* Seçilmiş Metin
Onur Alp Yılmaz
AK Parti’nin Hegemonyası (2): Minnet Ekonomisi ve İki Ulus
2023 seçimlerini 2018 seçimlerinden ayıran en temel farklardan biri de şüphesiz iktisadi koşullardı. 2023 seçim sürecinde dış yatırımcıların, seçmenin ve medyanın muhalefete bu seviyede şans tanımasının başat nedeni de ekonomideki kötü gidişattı. Ancak iktidar, ekonomik krizi de yaşam tercihleri ve tüketim alışkanlıkları açısından farklılaşmış, adeta “iki farklı ulus” biçimini almış mevcut toplumsal yapıda kendi seçmenleri lehine yönetmekte başarılı oldu. Bunun iktisadi hayatı aşan bir boyutu da vardı: kendi yandaşlarına “suç işleme özgürlüğü”nü sağlayan, onları “ulusun saygın parçası” içine dahil eden pozitif kayırmacı yaklaşımdı. Ancak bu, bir de iktisadi politikayla desteklenmişti. İktidar, kent ve kır, orta sınıf ve yoksul, seküler ve muhafazakâr gruplarda ilk sırada sayılanlarla ikinci sırada sayılanların bir kesişimini yaratıp ikinci sıradakileri konsolide edecek bir iktisadi politika benimsemiştir. Bu, iktidarın kutuplaştırma politikasının iktisadi alana uyarlanmış halidir.

* Verilen Kayıtlar
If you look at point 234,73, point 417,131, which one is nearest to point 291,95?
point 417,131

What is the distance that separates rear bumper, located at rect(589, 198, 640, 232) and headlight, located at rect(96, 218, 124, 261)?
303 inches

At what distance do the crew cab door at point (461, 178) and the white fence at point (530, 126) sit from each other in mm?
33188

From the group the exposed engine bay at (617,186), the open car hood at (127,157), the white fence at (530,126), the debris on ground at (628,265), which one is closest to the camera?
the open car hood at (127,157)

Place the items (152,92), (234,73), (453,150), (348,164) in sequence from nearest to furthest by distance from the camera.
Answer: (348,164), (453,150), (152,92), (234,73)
* * *
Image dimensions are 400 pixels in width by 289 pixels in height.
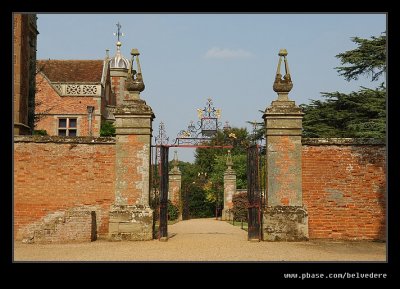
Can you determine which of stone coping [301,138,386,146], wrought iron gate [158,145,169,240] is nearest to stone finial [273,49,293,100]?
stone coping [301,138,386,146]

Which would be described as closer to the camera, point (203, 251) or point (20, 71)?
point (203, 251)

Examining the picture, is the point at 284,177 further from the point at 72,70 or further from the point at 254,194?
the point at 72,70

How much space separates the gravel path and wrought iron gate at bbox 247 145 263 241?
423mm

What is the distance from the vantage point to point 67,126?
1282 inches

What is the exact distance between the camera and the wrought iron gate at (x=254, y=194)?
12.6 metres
...
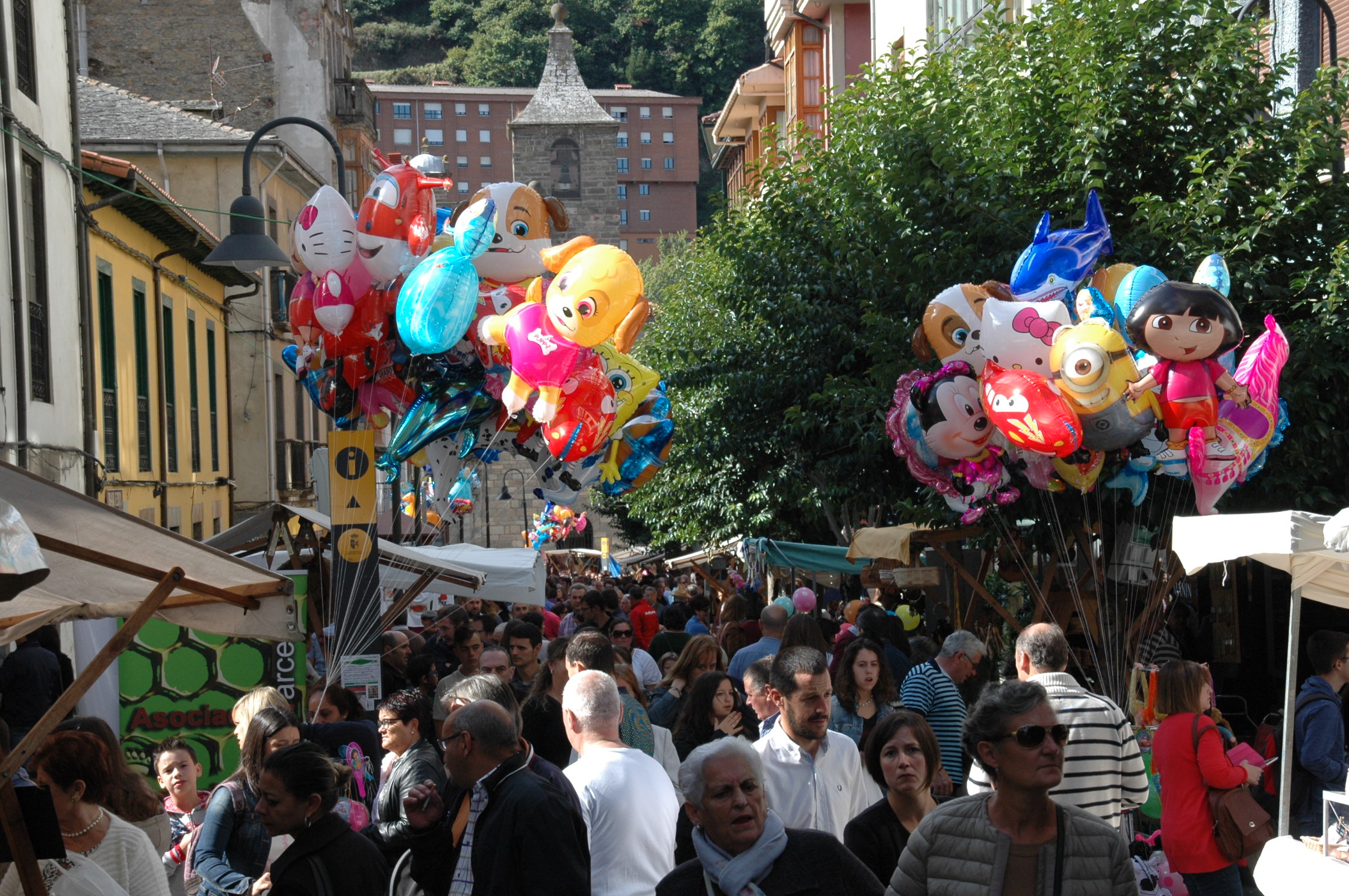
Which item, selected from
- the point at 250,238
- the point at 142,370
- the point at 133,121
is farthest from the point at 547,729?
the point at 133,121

* Alıştırmalar
A. Aşağıdaki üç ifadenin AK Parti hegemonyası üzerine olan metinle uyuşup uyuşmadığını belirtin. Her biri için evet ya da hayır deyin ve karara götüren sözleri metinden aynen alıntılayın.
(i) 2023 seçim sürecinde muhalefete bu seviyede şans tanınmasının başat nedeni ekonomideki kötü gidişattı.
(ii) İktidar, ekonomik krizi kendi seçmenleri lehine yönetmekte başarısız oldu.
(iii) İktidarın benimsediği iktisadi politika, kutuplaştırma politikasının iktisadi alana uyarlanmış hâlidir.
B. AK Parti hegemonyası üzerine olan metni kaldığı yerden sürdürün.

* Sırayla Cevaplar
A.
(i) Evet: “2023 seçim sürecinde dış yatırımcıların, seçmenin ve medyanın muhalefete bu seviyede şans tanımasının başat nedeni de ekonomideki kötü gidişattı.”
(ii) Hayır: “Ancak iktidar, ekonomik krizi de yaşam tercihleri ve tüketim alışkanlıkları açısından farklılaşmış, adeta “iki farklı ulus” biçimini almış mevcut toplumsal yapıda kendi seçmenleri lehine yönetmekte başarılı oldu.”
(iii) Evet: “Bu, iktidarın kutuplaştırma politikasının iktisadi alana uyarlanmış halidir.”

B.
Bunun nedeni, iktidarın orta sınıftan oy alamadığı ön kabulüyle bir iktisadi politika uygulamasıdır. Diğer bir beyanla, refah ve kriz de iktidar tarafından seçmen davranışına göre dağıtılmıştır. Buna göre iktidar, orta sınıf ve alt gelir grupları arasındaki gelir dağılımı makasını daraltmak pahasına bir iktisadi politika izlemiştir. Bunun sonucunda enflasyonist politikaların etkisi her gelir grubu tarafından aynı oranda hissedilmemiştir. Her şeyden önce büyükşehirlerin dışında kalan bölgelerde kira ve ulaşım gibi büyükşehir seçmeninin en büyük gider kalemlerini oluşturan hizmetlere erişimin maliyeti görece daha düşüktür.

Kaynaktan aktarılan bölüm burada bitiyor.